(THE DATA)
-*-

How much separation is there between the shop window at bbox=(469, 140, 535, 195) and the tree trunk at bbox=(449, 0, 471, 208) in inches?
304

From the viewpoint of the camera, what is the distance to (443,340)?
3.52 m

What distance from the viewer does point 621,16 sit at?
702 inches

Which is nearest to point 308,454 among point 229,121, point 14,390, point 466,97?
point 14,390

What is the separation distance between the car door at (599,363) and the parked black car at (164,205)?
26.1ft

-*-

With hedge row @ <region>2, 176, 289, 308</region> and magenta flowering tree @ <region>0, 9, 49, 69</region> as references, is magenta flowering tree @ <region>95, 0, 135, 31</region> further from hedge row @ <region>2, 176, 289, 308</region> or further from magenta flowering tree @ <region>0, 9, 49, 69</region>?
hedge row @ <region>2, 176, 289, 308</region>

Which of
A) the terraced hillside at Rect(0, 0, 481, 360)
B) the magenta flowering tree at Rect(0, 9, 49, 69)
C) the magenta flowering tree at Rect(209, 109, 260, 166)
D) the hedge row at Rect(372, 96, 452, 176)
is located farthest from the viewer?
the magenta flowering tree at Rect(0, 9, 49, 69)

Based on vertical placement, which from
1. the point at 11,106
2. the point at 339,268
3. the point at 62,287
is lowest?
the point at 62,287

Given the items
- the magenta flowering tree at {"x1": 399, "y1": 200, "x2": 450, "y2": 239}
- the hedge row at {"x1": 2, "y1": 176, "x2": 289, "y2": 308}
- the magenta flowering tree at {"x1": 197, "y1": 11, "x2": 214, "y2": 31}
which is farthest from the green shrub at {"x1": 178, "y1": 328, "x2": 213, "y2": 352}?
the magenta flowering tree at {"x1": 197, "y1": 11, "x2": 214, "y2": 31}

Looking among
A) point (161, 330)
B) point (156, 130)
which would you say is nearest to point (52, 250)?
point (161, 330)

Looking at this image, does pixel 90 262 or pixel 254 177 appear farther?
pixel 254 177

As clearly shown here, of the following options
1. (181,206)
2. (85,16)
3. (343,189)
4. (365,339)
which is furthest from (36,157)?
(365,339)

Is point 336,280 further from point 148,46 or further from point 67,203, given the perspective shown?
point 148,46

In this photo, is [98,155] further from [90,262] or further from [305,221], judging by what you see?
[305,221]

-*-

(JOB) Count the lines in the rows above that contain the string "shown", and reply with the number alone. Case counts.

(REPLY) 2